What you’ll learn: Most organizations struggle to move from AI experimentation to seeing a return on their investments. Work from the MIT Center for Information Systems Research shows five common AI mistakes, such as mistaking productivity gains for strategic business value, and how you can overcome them.
Few organizations have successfully parlayed artificial intelligence experimentation into large-scale initiatives that move the needle on critical business metrics like revenue growth or productivity gains.
There are myriad reasons organizations have yet to derive value from AI projects, but they share a theme: Firms embrace AI as the next flashy technology initiative rather than starting with a defined business problem and then working through necessary organizational changes.
“A common pattern we see is that organizations are applying yesterday’s best practices to an inherently different technology,” said a research scientist at the MIT Center for Information Systems Research. “They govern AI like legacy IT, mistake productivity shaves for enterprise value, and treat AI as another skill to acquire when it’s actually redefining what skilled work looks like.”
The organizations making progress have realized that rethinking how they operate is the AI strategy. Van der Meulen and his colleagues at MIT CISR have identified five common mistakes that impede AI success, and they’ve articulated what organizations should do instead.
1. Treating AI as something you do, not a tool to get results
Organizations can be so consumed with doing something AI-related that they forget that the technology is another tool in the toolbox — and a complex one at that. To generate real value from AI, organizations must invest in the right capabilities and practices to do the work properly as opposed to expecting instantaneous results.
“AI is advanced data science, and you need to have the right capabilities in order to work with it and manage it properly,” said Barbara Wixom, a principal research scientist at MIT CISR. “You need the right capabilities in order to work with it and manage it properly.”
Wixom, along with MIT CISR research fellow Cynthia Beath, outlined three principles for implementing successful AI projects:
- Invest in advanced data capabilities, including data science, data management, data platforms, and acceptable data use.
- Involve all stakeholders in the AI journey to fully understand AI’s potential and costs while providing useful feedback on AI model performance.
- Focus on value realization in the form of increased revenue or reduced expenses, and back initiatives that are clearly aligned with those goals.
2. Starting AI projects without a clear path to value
While many knowledge workers tap generative AI tools for quick productivity bursts — to write emails or create presentations, for example — those quick-fix use cases shouldn’t be conflated with broader projects that will deliver enterprise value.
In their book “Data Is Everybody’s Business,” Wixom, Beath, and Leslie Owens identify five steps to help companies identify projects that will create value with AI. Their approach is framed in the context of a common healthcare problem and solution: predicting which patients are at higher risk for a fall, and establishing preventive measures.
- Step 1: Collect the right data.

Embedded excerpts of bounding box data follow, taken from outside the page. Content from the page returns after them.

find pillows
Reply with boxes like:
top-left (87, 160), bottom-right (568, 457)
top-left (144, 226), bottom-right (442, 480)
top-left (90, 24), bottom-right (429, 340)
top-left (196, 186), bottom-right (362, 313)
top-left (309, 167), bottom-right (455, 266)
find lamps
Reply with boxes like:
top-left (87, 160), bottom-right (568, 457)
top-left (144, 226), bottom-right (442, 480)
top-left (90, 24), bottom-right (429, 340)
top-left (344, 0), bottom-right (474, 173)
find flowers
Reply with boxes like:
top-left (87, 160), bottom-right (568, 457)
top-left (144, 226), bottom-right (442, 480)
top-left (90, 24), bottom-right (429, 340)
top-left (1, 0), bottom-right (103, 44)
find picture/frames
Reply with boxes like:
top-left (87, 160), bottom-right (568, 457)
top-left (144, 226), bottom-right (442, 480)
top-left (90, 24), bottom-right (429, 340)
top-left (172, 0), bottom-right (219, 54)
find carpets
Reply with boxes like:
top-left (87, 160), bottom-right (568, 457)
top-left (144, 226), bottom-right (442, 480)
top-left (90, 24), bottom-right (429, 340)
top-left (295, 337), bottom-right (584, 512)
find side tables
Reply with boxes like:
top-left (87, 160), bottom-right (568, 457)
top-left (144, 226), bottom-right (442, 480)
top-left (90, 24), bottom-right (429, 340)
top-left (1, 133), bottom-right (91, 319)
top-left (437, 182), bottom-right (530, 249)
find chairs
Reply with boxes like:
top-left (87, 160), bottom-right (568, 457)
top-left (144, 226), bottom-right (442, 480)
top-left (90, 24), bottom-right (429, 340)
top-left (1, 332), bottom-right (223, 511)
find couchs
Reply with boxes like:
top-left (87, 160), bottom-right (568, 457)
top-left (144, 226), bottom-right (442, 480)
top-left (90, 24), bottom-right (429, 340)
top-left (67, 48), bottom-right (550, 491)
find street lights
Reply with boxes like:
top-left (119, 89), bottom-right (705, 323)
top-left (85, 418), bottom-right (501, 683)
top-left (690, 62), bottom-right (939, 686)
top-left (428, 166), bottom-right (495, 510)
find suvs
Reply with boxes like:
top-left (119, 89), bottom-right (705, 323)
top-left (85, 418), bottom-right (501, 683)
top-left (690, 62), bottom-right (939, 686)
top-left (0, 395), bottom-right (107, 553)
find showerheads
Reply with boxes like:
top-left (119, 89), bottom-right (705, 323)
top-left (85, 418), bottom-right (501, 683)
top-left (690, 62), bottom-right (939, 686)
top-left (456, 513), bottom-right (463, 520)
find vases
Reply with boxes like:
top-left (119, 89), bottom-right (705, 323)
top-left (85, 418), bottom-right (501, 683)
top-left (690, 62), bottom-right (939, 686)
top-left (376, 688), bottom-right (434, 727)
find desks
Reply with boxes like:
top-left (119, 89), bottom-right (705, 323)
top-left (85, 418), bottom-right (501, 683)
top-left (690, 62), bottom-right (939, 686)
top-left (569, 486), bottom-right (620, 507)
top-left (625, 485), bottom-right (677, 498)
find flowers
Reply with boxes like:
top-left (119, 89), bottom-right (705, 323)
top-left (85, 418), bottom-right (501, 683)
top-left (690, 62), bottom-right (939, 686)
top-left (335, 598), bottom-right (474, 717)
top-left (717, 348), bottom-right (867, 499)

In this case, that means patients’ medical histories, using electronic records and bedside medical devices.
- Step 2: Generate insights. Employ AI to analyze data assets and drive predictions.
- Step 3: Take action. Apply insights to improve best practices. For example, a hospital could create a policy so that a system alerts the nearest nurse when an at-risk patient’s movements indicate that they may try to get out of bed.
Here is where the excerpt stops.